Less pessimistically, you could arrange the 8 million forks into a B-tree; each consists of, say, a 32-byte hash for each of its two children, 64 bytes in total. On spinning rust, you might use a 524288-byte treenode size, which can holds 8192 forks, really 8191: 13 levels of the tree. The up to 23 stack items and the up to 23 queue items can be held in RAM. So validating each leafnode involves reading two B-tree blocks and the leafnode, 3 random accesses rather than 87, plus checking the hashes. So you can finish all 459 validations in 10 seconds rather than 10 minutes.

On SSD you can use 16384-byte B-tree nodes — 255 forks each, 8 levels of tree — and access them in 100 μs each. So traversing 23 levels of the binary tree requires traversing only 3 levels of the B-tree plus a leafnode, 400 μs, so your access time for the 459 leafnode validations is 180 milliseconds.

(Hmm, actually I realize I didn’t include the chainheight annotation in the sizes of the forks, but the difference is not very large.)

Application to LSM-trees

Much of the logic above isn’t concerned with precisely what operation we do to merge together two trees into a larger tree. In the above, it was simply a matter of constructing a new fork with the two trees as children, a constant-time and constant-space operation.
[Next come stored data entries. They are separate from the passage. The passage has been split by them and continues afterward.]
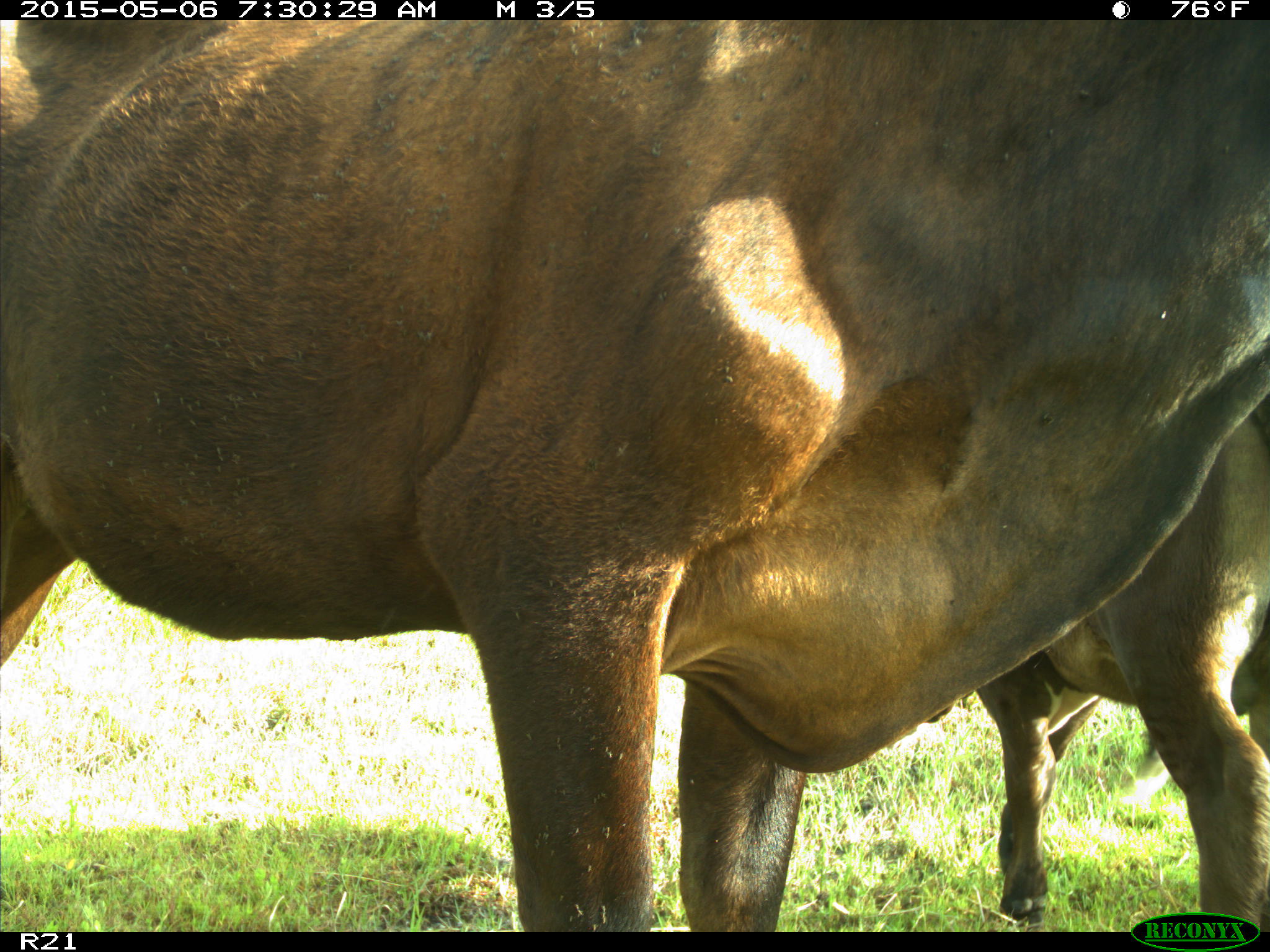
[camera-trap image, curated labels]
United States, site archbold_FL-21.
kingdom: Animalia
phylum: Chordata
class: Mammalia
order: Artiodactyla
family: Bovidae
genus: Bos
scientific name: Bos taurus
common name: domestic cow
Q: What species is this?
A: Bos taurus (domestic cow).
But it’s all highly suggestive of Lucene’s merge-based approach, also used in LevelDB, nowadays called a “log-structured merge tree”. In an LSM tree, when you merge two 16-item segments into a 32-item segment, you have to read through each of them sequentially in order to sort them into order by key, perhaps constructing some kind of skip file or index to enable rapid random access by key.

The amount of work becomes smaller if we use N-way merges: instead of first merging 1+1 = 2, then 2+2 = 4, then 4+4 = 8, then 8+8 = 16, then 16+16 = 32, which involves appending an item to a new segment 63 times, we directly merge 1 + 2 + 4 + 8 + 16 = 32, thus only doing it 32 times. We can also exchange some more variability in query time for a lower index construction time, by delaying merges for a longer time, say until the new segment will be 4× or 8× larger than the largest old segment being merged, not just 2× as in the examples above.
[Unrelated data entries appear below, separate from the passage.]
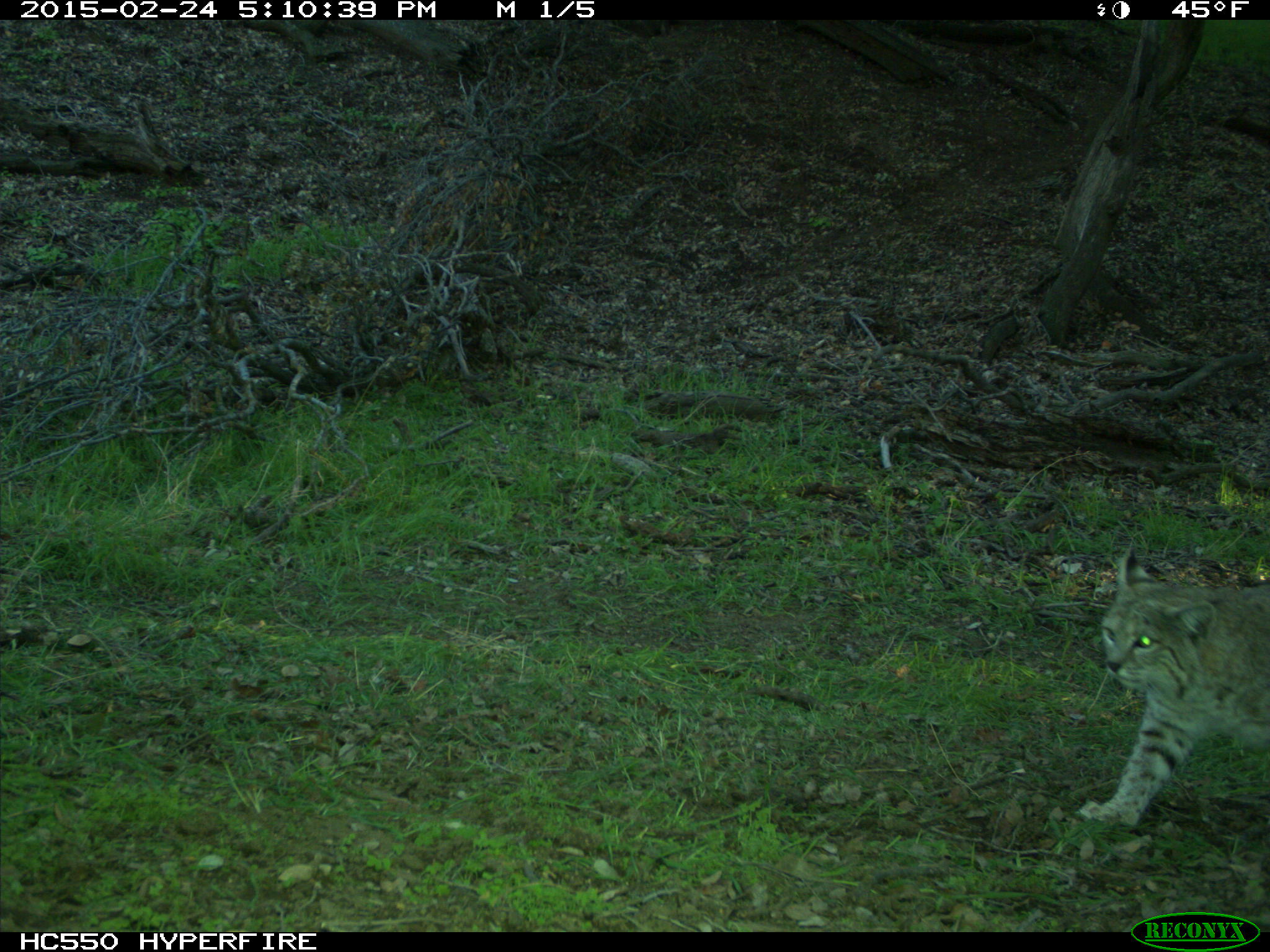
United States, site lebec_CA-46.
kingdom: Animalia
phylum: Chordata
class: Mammalia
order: Carnivora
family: Felidae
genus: Lynx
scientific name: Lynx rufus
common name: bobcat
The larger point, though, is that LSM-trees fundamentally involve more work per item than just concatenating them into ropes. But it’s only logarithmically more work, and we can spread it evenly over the time when items are added in an analogous way. The temporal sequence won’t be exactly the same: generating the 32-item merged node, done atomically at block 36 in the above example, will take 16 times as much work as generating the 2-item merged nodes, which in the above example are created at blocks, 2, 6, 37, etc.

So we will generate these larger merged nodes gradually, over the course of adding several leafnodes. And I think the amount of work we do per leafnode will gradually increase, but only logarithmically. I haven’t worked out the reality yet. Each new leafnode might include some logarithmically large set of pointers to segments it’s merging and cursor positions in them, and a chunk of merged data.

What does this have to do with blockchains? Well, you could plausibly collectively generate a queryable database index in this way as part of a blockchain, but efficiency is in some sense not the point of a blockchain — inefficiency is. A blockchain is designed to make it infeasibly inefficient to violate the established consensus rules on who owns what.

Outside of blockchains, I suspect that LevelDB does in fact work this way in order to avoid unbounded pauses when inserting and deleting.